PASSAGE PROVIDED
--

Post contributed by Crystal Boutwell, Office of Sustainability Intern
In the southern Blue Ridge Mountains of eastern Georgia, we begin our 430-mile long journey down the Chattahoochee River. We’ll travel westward through Atlanta and then south to straddle the Alabama/Georgia border until eventually we meet up with the Flint river and several other tributaries that come together to form the Apalachicola River that will carry us on into the Florida panhandle.
Since as early as 1000 B.C. people have made their homes and their lives alongside the Chattahoochee. From the ancient Kilomoki ruins, to the spiritual Creek Indian encampments that would eventually be conquered by white settlers, the Chattahoochee has been a food source, a transportation route, a means of spiritual connection for different cultures of people for centuries, and even an inspiration for art and poetry (see Sidney Lanier’s Song of the Chattahoochee). Beginning in the early 1800s, King Cotton sailed his royal route from the port town of Apalachicola to wharves scattered upstream, eventually arriving in the prosperous market-town of Columbus. Of course when Confederate troops realized their “War for Southern Independence” was drawing to an unfavorable close, they sought to defend the Chattahoochee from Union troops no matter the cost. In the aftermath of the war, steamboats and passenger boats took hold on the watery highway until about the end of WWI, when having been replaced by roads and rail for transportation, the river began its role as a provider of hydroelectric power. (More details on the history of the Chattahoochee can be found here.)
Today, the Chattahoochee is most known for the complicated tri-state dispute over water usage rights between Florida, Alabama, and Georgia. The river is the most heavily relied upon drinking water resource in Georgia, with Florida and Alabama arguing that Georgia uses too much water from the river. Additionally, the historical desire of people to build their cities near the river comes with a cost: modern cities consist of mostly impervious surfaces and large sewer infrastructures, which together wash pollutants to the river after a heavy rain, resulting in elevated bacteria levels. One way to combat this is to advocate for usage of more porous infrastructure materials in local cities.
Thankfully, other than after heavy rains, the river is completely clean and safe to swim in and provides a wealth of opportunities for those seeking outdoor recreation. For example, the National Park Service owns and operates the Chattahoochee River National Recreation Area, hugging 48 miles of river northeast of Atlanta where visitors can raft, canoe, kayak, or operate small boats. They can also enjoy over seven miles of cycling trails, as well as fishing or educational services.

--

LISTED ENTRIES
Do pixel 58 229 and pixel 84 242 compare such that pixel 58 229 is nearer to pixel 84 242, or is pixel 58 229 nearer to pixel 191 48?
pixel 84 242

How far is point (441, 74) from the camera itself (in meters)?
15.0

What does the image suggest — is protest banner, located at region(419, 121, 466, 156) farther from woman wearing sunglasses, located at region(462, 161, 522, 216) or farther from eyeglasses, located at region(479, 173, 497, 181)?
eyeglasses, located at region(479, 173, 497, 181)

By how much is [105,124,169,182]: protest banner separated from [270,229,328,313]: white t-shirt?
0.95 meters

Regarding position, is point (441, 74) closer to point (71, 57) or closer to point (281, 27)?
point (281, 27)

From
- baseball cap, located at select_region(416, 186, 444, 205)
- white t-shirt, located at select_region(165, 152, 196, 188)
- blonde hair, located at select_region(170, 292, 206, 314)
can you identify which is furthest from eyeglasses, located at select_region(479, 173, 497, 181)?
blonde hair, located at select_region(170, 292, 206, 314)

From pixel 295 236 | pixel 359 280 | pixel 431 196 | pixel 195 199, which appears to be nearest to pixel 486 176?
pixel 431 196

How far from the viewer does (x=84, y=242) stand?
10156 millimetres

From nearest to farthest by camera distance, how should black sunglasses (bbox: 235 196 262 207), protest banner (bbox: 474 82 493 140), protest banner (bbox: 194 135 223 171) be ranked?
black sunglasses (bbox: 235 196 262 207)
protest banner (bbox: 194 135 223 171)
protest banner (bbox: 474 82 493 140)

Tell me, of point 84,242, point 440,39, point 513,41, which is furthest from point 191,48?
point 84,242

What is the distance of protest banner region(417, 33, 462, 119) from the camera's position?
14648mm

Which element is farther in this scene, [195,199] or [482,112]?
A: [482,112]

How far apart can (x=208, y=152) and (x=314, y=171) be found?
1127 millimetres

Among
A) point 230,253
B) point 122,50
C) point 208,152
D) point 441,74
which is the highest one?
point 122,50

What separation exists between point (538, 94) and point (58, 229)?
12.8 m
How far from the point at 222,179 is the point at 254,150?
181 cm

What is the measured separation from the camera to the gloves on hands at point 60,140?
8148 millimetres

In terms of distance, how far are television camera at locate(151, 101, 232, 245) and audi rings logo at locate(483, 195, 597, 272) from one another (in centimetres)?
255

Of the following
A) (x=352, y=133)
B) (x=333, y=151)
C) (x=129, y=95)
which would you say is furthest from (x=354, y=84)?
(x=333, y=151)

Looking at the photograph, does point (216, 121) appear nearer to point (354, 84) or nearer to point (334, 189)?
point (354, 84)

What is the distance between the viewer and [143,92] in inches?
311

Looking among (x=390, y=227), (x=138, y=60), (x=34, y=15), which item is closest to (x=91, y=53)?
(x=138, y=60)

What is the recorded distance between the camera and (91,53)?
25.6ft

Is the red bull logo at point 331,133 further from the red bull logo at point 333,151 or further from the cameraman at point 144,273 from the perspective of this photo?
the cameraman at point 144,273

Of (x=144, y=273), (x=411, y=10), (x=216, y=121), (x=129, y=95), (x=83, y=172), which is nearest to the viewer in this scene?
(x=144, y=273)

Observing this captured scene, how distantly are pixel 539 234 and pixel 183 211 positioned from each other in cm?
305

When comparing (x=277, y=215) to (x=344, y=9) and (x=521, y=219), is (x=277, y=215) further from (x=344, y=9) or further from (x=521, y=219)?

--

TASK ITEM
In the Chattahoochee River text, begin at the words "Today, the Chattahoochee" and stop after "in local cities.", giving that span again with "impervious surfaces" renamed to "non-porous surfaces". Draw only on the Chattahoochee River text.

ANSWER BOX
Today, the Chattahoochee is most known for the complicated tri-state dispute over water usage rights between Florida, Alabama, and Georgia. The river is the most heavily relied upon drinking water resource in Georgia, with Florida and Alabama arguing that Georgia uses too much water from the river. Additionally, the historical desire of people to build their cities near the river comes with a cost: modern cities consist of mostly non-porous surfaces and large sewer infrastructures, which together wash pollutants to the river after a heavy rain, resulting in elevated bacteria levels. One way to combat this is to advocate for usage of more porous infrastructure materials in local cities.